Add metric to track the size and labels of individual disks

paulajulve commented 2 months ago

Re: https://github.com/grafana/deployment_tools/issues/111858

Once the disks are detached from the cluster, the only way back to knowing where they belonged is by using the namespace and the zone. But some namespaces exist in different zones/clusters (ie, generic names like hosted-exporters). The current unused_disks_size_gb metric was adding up the sizes of all disks under the same namespace. In the case of unique namespaces, that's alright. But in the case of those that span multiple regions, it can lead to costs being associated to the wrong cluster, and somewhat difficult to interpret data.

To make it easier for future us, I'm adding a new unused_disk_size_bytes metric here, that publishes the size data per disk, instead of added up. It still carries the k8s_namespace, type, and zone labels, since we'll need all of them to be able to attribute costs appropriately.

I've also opted for bytes as the unit, since the size field is not uniform across providers. Azure and GCP offer the size of the volume in GB, while AWS uses GiB. Even though they all end up billing per GB 🙄

I've tested this out locally both for AWS and GCP. I have not tested it for Azure. I'll work on that now.

paulajulve commented 2 months ago

Oh, I've just realised this one will require updating the readme also. I'll work on that.

In the meantime, @inkel , I'm slightly concerned about this warning here. Does this still hold true? I don't fully understand what it means.

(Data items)
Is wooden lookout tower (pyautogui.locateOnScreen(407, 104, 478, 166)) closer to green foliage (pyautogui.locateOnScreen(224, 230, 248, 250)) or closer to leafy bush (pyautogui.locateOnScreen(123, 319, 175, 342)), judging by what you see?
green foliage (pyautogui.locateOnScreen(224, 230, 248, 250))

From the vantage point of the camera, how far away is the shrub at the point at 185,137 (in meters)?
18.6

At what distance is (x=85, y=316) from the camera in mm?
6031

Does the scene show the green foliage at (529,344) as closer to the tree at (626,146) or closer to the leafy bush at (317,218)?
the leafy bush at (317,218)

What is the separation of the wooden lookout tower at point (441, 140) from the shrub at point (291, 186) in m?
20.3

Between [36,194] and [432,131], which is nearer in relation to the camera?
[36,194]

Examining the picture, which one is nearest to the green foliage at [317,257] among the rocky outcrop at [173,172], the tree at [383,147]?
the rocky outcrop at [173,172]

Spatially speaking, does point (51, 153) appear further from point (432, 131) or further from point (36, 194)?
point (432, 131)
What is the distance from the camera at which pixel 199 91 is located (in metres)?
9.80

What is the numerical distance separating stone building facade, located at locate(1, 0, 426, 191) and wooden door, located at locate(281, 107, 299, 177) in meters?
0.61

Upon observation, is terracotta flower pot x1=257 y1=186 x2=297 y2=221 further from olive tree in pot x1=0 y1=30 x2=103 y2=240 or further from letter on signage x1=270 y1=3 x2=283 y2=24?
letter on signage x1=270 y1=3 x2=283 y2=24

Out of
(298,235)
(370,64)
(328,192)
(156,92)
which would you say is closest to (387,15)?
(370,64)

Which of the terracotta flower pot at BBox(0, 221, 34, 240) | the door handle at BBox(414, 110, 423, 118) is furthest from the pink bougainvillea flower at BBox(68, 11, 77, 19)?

- Exercise goal
Reproduce the entire pull request discussion about the disk size metric above, word for word.

- Answer to the task
Add metric to track the size and labels of individual disks

paulajulve commented 2 months ago

Re: https://github.com/grafana/deployment_tools/issues/111858

Once the disks are detached from the cluster, the only way back to knowing where they belonged is by using the namespace and the zone. But some namespaces exist in different zones/clusters (ie, generic names like hosted-exporters). The current unused_disks_size_gb metric was adding up the sizes of all disks under the same namespace. In the case of unique namespaces, that's alright. But in the case of those that span multiple regions, it can lead to costs being associated to the wrong cluster, and somewhat difficult to interpret data.

To make it easier for future us, I'm adding a new unused_disk_size_bytes metric here, that publishes the size data per disk, instead of added up. It still carries the k8s_namespace, type, and zone labels, since we'll need all of them to be able to attribute costs appropriately.

I've also opted for bytes as the unit, since the size field is not uniform across providers. Azure and GCP offer the size of the volume in GB, while AWS uses GiB. Even though they all end up billing per GB 🙄

I've tested this out locally both for AWS and GCP. I have not tested it for Azure. I'll work on that now.

paulajulve commented 2 months ago

Oh, I've just realised this one will require updating the readme also. I'll work on that.

In the meantime, @inkel , I'm slightly concerned about this warning here. Does this still hold true? I don't fully understand what it means.